At the same time, public worries about the fate of U.S. troops in Kosovo have declined in recent weeks. Some 56% of Americans say they are very worried that U.S. troops might suffer casualties, down from 66% in April. Even fewer (49%) are very worried that U.S. troops could be involved in Kosovo for a long time, down from 63%.
The public now worries as much about civilian victims in Yugoslavia as about U.S. troops. Some 50% of Americans say they are very worried that innocent people are being hurt or killed by the air strikes. And 37% are very worried about Serbian civilians, a figure that is unchanged from April (40%).

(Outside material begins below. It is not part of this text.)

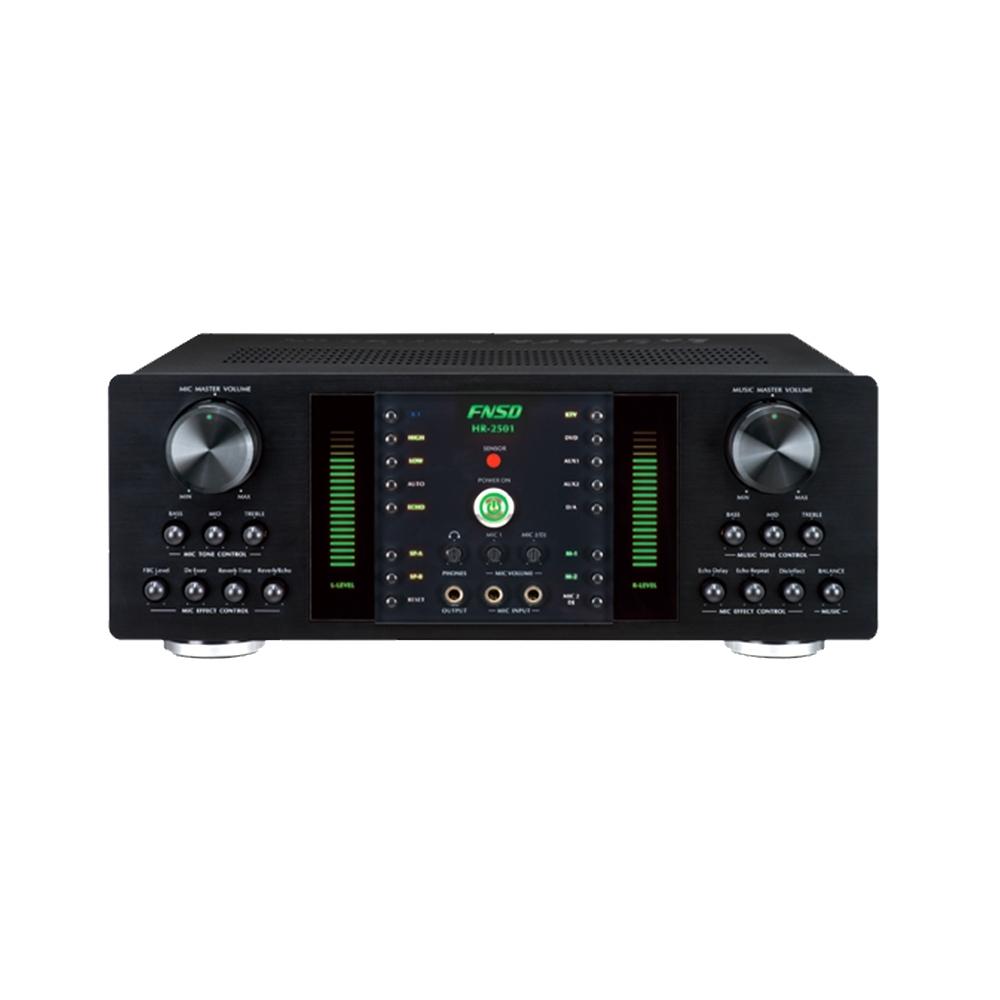 FNSD 華成 HR-2501 多用途混音擴大機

The drop in support for the air strikes has been sharpest among those most concerned about these civilian casualties. In April, people who were very worried about Serbian civilians supported the air strikes, 58%-33%. Today, those very worried about Serbian civilians oppose the air strikes, 43%-54%. People who express less concern about civilians continue to support the strikes. The drop in approval of the way Clinton is handling foreign affairs is also especially large among those most concerned about civilian victims in Yugoslavia.
Two-thirds of Americans (69%) say preventing the killing of citizens in Kosovo is a very important reason for using U.S. troops, if they are sent to the region. Smaller majorities also rate ending starvation and a refugee problem (57%) and preventing a larger war in the region (52%) as very important reasons for using troops.
News Interest Index
While majorities of Americans continue to endorse the use of American military force for humanitarian purposes, interest in news of the NATO air campaign against Serbia fell precipitously over the past month. Just one-third of Americans are paying very close attention to news of the air strikes — 32% today compared to 41% in mid-April and 43% in late March. Interest in the air strikes ranks well behind the Littleton High School shooting (59%) and slightly behind the tornadoes in Oklahoma and Kansas (38%).

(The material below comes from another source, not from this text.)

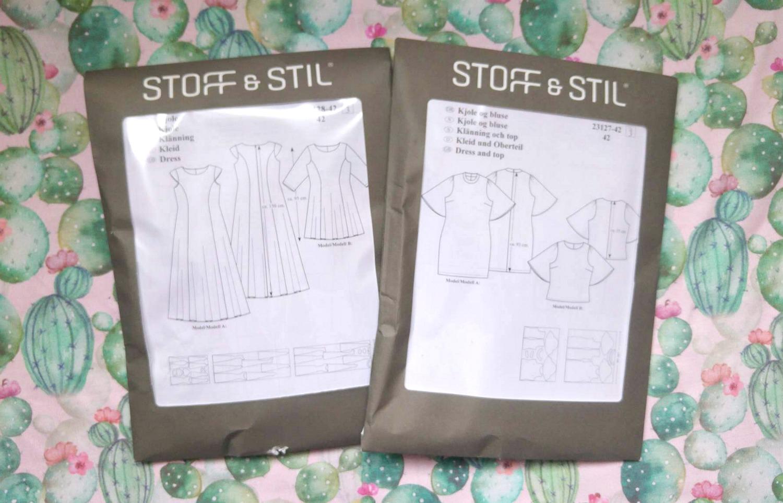 38de7813cc4f Stoff   Stil  Behind the Scenes - A Stitching Odyssey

Last month, interest was held high in part by the capture of three U.S. soldiers, a story that garnered the very close attention of 47% of Americans. The accidental bombing of the Chinese embassy this month got similar attention from just 24% of the public.
Focus on School Violence
Interest in the high school shooting in Littleton, Colorado remains high. Six-in-ten Americans continue to pay very close attention to the news, three weeks after the tragedy. Although this reflects a decline from the 68% who were closely attuned to the shooting in its immediate aftermath, the follow-up reports continue to rank among the top news stories of the decade, equal to the 1995 bombing of a federal building in Oklahoma City and the bomb blast at the 1996 Summer Olympics in Atlanta.

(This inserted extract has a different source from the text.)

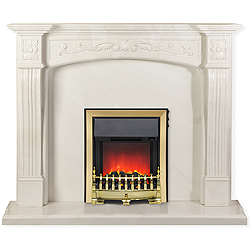 Nexis Fireplaces Kingsway Fireplace Surround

Young people, who typically pay less attention than their elders to the news, are sticking with this story. Some 57% of those under age 30 are following the story very closely, compared to 54% of those between ages 30 and 49, and 67% of people 50 and older. Women continue to follow the news more closely than men (65% vs. 52% paying very close attention) and blacks are more engaged than whites (65% vs. 59%).
Despite strong interest in the story, Americans are divided over whether the coverage of Littleton has been excessive: 48% say it has been about right, 45% say too much. The same number of Americans say that there has been too much coverage of inner-city school shootings, but on this question a far larger share say there has been too little (18% vs. 4%).
On both questions, significant differences are seen between blacks and whites. In both inner-city school shootings and the Littleton incident, African Americans are more sympathetic to heavy news coverage than whites. Blacks are nearly twice as likely as whites to say that the shootings in inner-city schools are undercovered by the news media, and they are much less likely to say the shootings at Littleton are being overcovered.